## Exercise goal
Starting with the line where "Que es tecnologia" appears, print every line through the end of the entries below exactly as it stands, and leave out the pictures.

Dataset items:
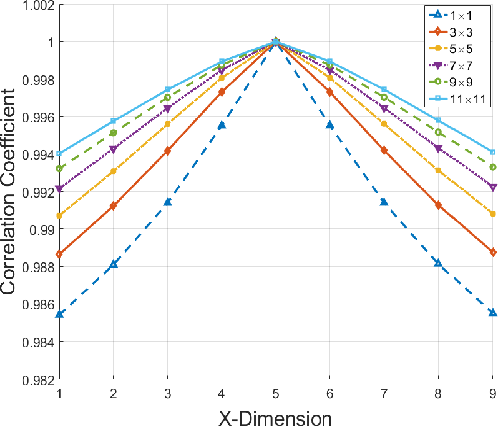 Figure 2 for On the Sampling Strategy for Evaluation of Spectral-spatial Methods in Hyperspectral Image Classification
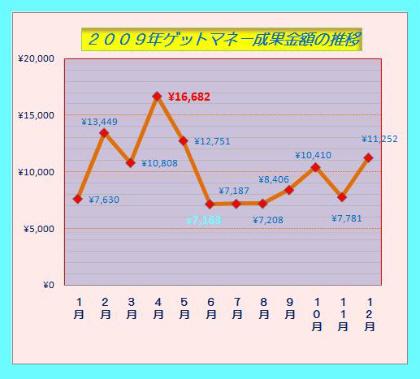 2009年ゲットマネー成果金額の推移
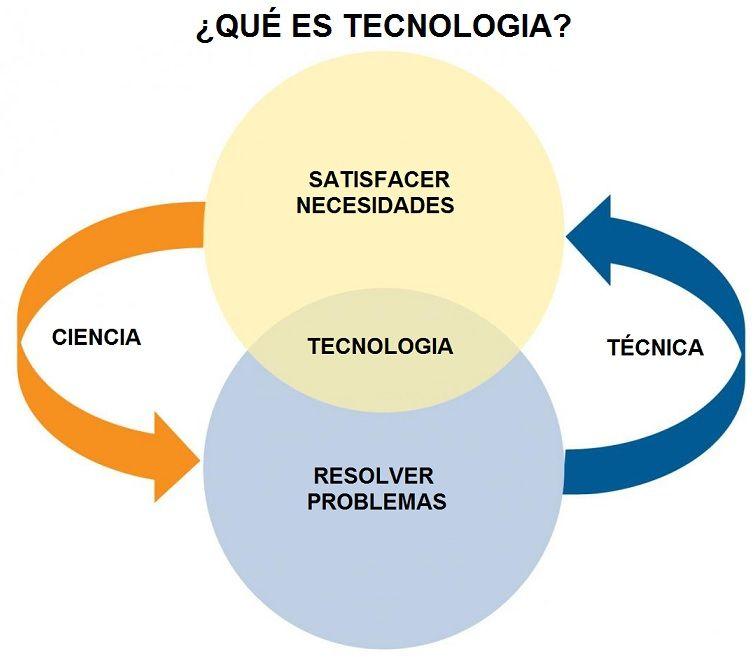 Que es tecnologia definici n y explicaci n aprende facil for Definicion de cuarto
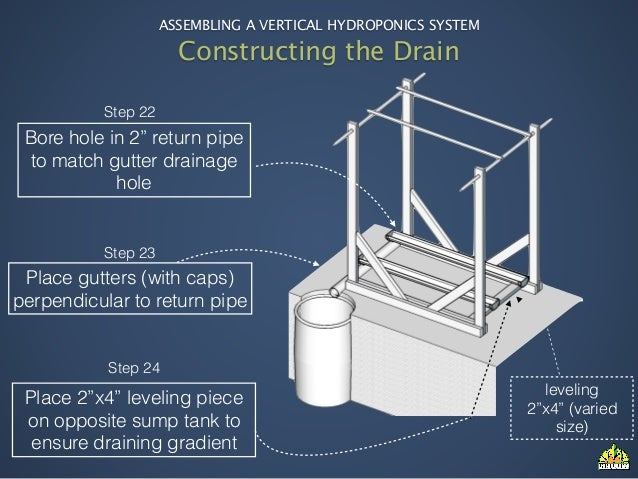 Assembling A Vertical Hydroponics System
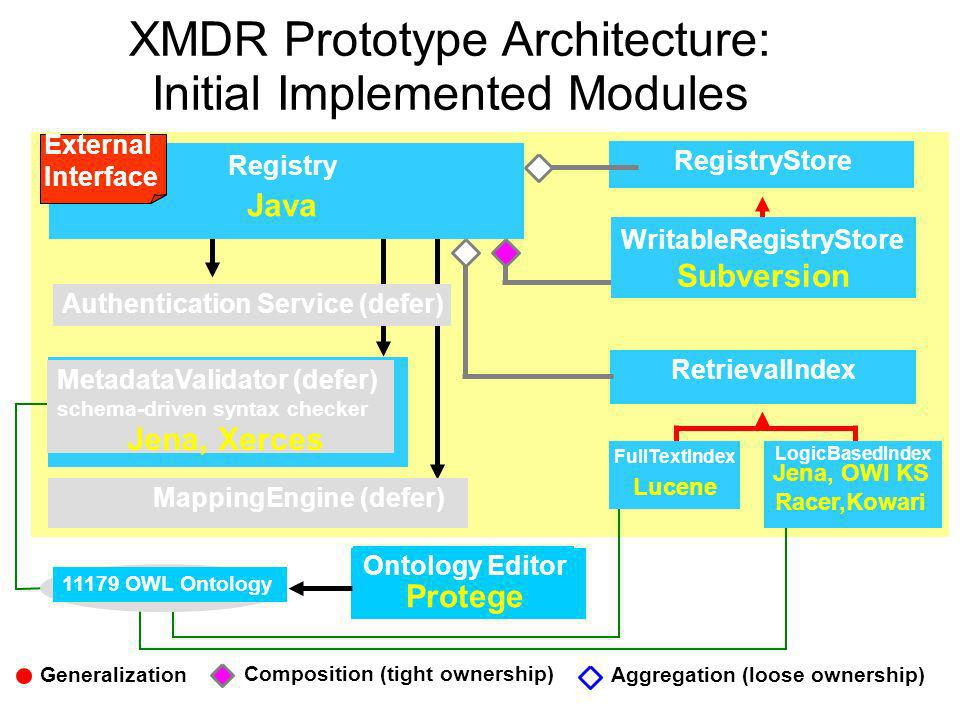 Ontology Editor Protege 11179 OWL Ontology XMDR Prototype Architecture: Initial Implemented Modules MetadataValidator (defer) schema-driven syntax che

## Problem solution
 Que es tecnologia definici n y explicaci n aprende facil for Definicion de cuarto
 Assembling A Vertical Hydroponics System
 Ontology Editor Protege 11179 OWL Ontology XMDR Prototype Architecture: Initial Implemented Modules MetadataValidator (defer) schema-driven syntax che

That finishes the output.